二烯丙基砜(DASO(2))可抑制肝脏中的细胞色素P450 2E1(CYP2E1)。在本研究中,我们验证了一个假说,即由DASO(2)形成的环氧化物是导致小鼠肝脏中CYP2E1失活的原因。合成了DASO(2)的环氧化物(1,2-环氧丙基-3,3'-磺酰基-1'-丙烯;DASO(3)),并使其与谷胱甘肽(GSH)结合,生成结合物S-(1R,S-[[1-羟甲基-2,3'-磺酰基]-1'-丙烯基]乙基)谷胱甘肽(非对映异构体)和S-(1-[[2R,S-羟丙基]-3,3'-磺酰基]-1'-丙烯基)谷胱甘肽(非对映异构体)。通过核磁共振氢谱(¹H NMR)分析确认了它们的结构,并将其用作分析标准品。高效液相色谱(HPLC)分析显示,谷胱甘肽结合物的一个主要峰在20.5分钟洗脱。在用DASO(2)和烟酰胺腺嘌呤二核苷酸磷酸(NADPH)进行的肝微粒体孵育中检测到了这个峰。在表达CYP2E1的淋巴母细胞微粒体、NADPH和DASO(2)的孵育中也检测到了类似的峰。微粒体孵育中环氧化物衍生的谷胱甘肽结合物的生成呈浓度依赖性,在0.75至1.0 mM DASO(2)时达到饱和。结合物的形成也是时间依赖性的,在加入DASO(2)后2.0小时达到峰值。通过4-(对硝基苄基)吡啶衍生物的生成来估算,由DASO(2)形成的DASO(3)的水平在30分钟时,1 mM DASO(2)时最高。

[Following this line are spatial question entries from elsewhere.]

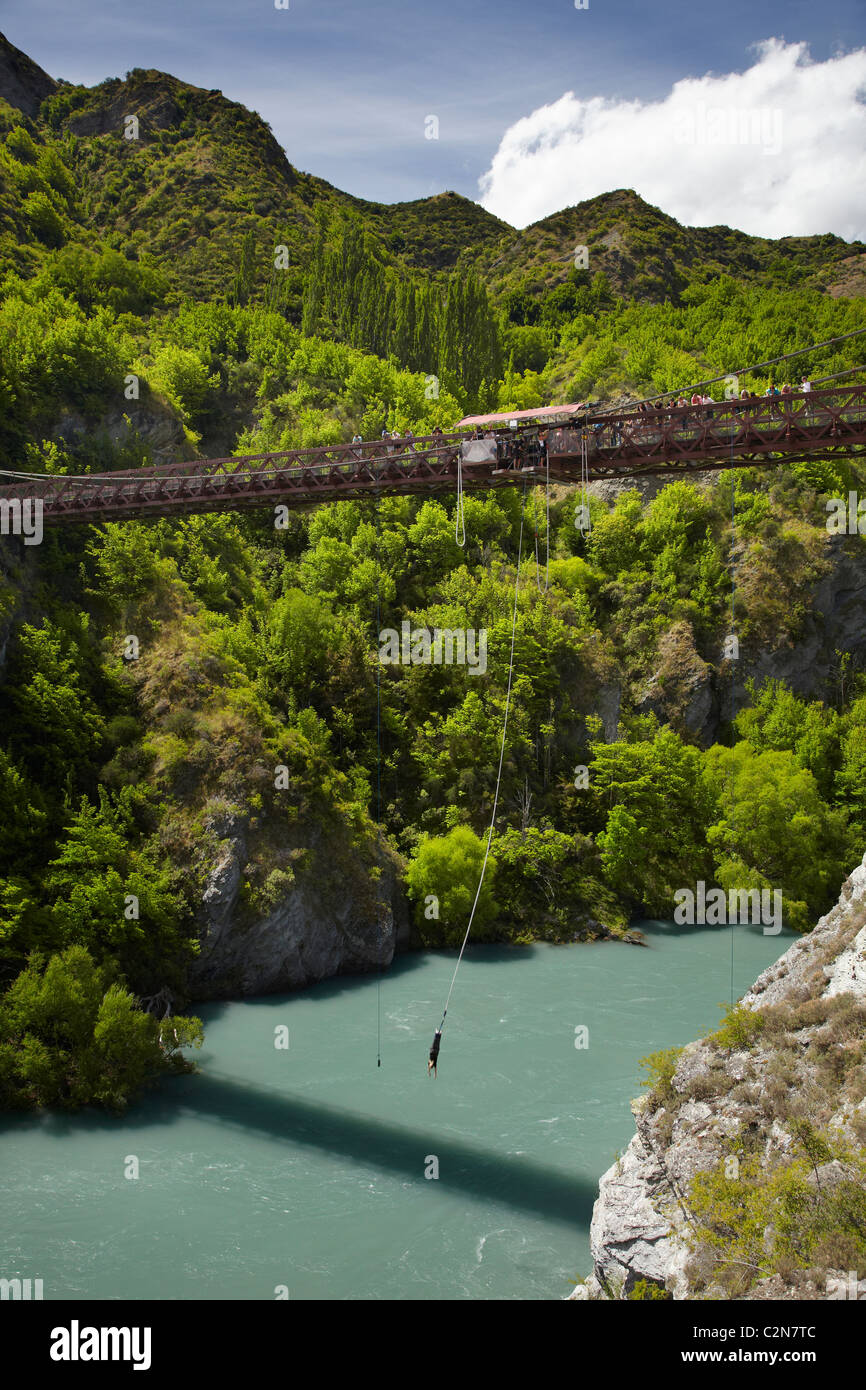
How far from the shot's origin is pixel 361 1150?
19.1 metres

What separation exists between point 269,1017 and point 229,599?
16465mm

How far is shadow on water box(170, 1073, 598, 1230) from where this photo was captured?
A: 17422 millimetres

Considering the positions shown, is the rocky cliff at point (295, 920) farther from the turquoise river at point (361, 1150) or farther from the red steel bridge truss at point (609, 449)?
the red steel bridge truss at point (609, 449)

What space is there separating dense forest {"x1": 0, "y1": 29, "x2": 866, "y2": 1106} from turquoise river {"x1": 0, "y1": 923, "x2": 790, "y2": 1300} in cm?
202

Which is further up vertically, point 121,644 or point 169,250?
point 169,250

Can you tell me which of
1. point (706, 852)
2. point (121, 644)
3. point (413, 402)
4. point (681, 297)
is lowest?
point (706, 852)

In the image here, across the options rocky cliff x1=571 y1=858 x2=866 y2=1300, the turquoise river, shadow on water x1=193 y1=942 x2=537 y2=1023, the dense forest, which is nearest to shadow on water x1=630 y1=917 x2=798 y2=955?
the dense forest

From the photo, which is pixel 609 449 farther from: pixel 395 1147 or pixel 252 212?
pixel 252 212

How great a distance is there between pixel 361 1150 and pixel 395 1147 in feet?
2.19

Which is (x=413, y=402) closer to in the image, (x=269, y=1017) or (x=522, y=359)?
(x=522, y=359)

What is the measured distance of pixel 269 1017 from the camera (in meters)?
25.0

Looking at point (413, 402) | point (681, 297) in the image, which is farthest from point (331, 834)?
point (681, 297)

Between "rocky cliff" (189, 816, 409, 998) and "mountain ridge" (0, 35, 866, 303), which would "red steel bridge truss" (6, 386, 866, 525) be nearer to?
"rocky cliff" (189, 816, 409, 998)

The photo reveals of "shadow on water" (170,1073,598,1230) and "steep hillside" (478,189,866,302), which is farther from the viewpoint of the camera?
"steep hillside" (478,189,866,302)
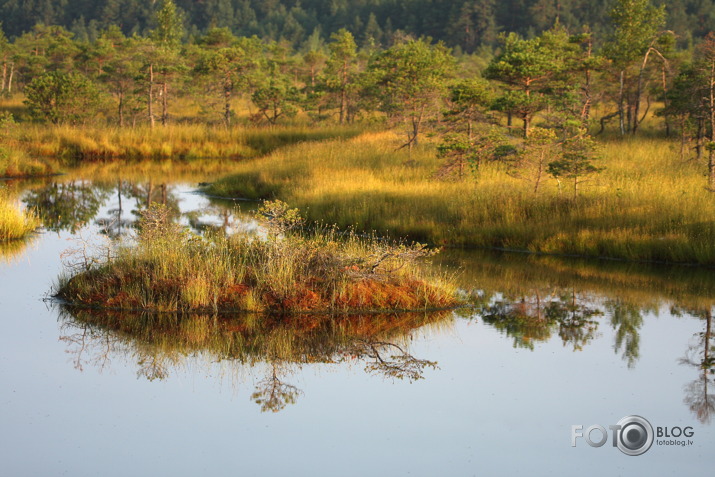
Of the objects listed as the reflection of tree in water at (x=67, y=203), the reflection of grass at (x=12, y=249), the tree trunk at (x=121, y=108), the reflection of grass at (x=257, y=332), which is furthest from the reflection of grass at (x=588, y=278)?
the tree trunk at (x=121, y=108)

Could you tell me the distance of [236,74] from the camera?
4416 cm

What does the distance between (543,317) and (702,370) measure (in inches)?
107

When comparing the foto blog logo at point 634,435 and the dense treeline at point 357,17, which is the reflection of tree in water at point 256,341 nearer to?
the foto blog logo at point 634,435

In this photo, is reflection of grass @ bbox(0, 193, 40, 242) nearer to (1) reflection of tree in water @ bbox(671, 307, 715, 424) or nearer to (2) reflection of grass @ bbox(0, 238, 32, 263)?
(2) reflection of grass @ bbox(0, 238, 32, 263)

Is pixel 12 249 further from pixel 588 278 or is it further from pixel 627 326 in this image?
pixel 627 326

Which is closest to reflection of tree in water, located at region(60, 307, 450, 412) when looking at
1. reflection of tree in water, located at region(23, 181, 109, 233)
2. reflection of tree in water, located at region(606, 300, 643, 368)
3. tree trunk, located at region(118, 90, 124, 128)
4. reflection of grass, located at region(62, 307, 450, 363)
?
Answer: reflection of grass, located at region(62, 307, 450, 363)

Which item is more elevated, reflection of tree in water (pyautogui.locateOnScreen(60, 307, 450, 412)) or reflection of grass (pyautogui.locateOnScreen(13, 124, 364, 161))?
reflection of tree in water (pyautogui.locateOnScreen(60, 307, 450, 412))

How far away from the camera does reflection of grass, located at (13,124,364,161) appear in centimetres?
3578

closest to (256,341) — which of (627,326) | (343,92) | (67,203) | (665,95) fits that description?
(627,326)

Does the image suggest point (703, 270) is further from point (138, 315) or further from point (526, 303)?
point (138, 315)

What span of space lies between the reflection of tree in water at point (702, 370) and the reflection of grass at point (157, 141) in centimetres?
2410

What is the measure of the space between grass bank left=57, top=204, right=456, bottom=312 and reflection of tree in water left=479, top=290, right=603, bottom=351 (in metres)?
0.81

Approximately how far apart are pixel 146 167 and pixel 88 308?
22.5 meters

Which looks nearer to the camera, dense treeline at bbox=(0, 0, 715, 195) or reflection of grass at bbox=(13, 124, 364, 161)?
dense treeline at bbox=(0, 0, 715, 195)
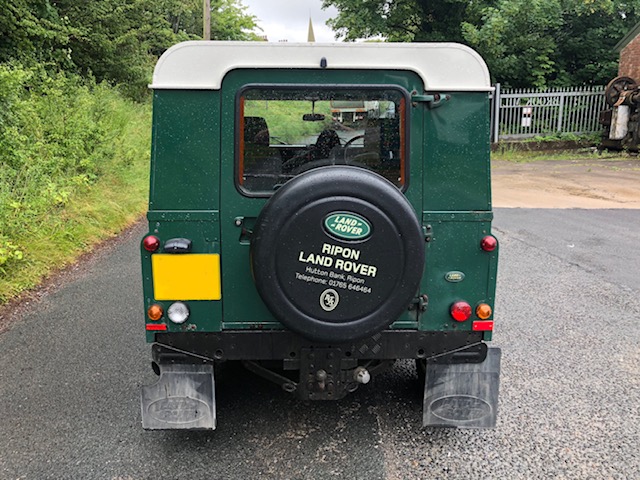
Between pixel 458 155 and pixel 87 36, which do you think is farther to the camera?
pixel 87 36

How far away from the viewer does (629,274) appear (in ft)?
22.3

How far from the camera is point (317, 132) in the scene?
3.27 metres

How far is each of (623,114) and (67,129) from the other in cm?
1761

与DASO(2)(0.25 - 1.0 mM)孵育的微粒体中,CYP2E1依赖性对硝基苯酚羟化酶活性降低,其变化与所用DASO(2)的浓度成比例。在用DASO(2)(25 - 200 mg/kg)体内处理的小鼠的微粒体中也发现了羟化酶活性的剂量依赖性降低。这些由DASO(2)诱导的降低与免疫检测到的CYP2E1量的减少相对应。DASO(2)使光谱可检测的细胞色素P450和血红素水平均降低。这些结果支持了由DASO(2)形成的环氧化物介导肝脏CYP2E1失活的观点。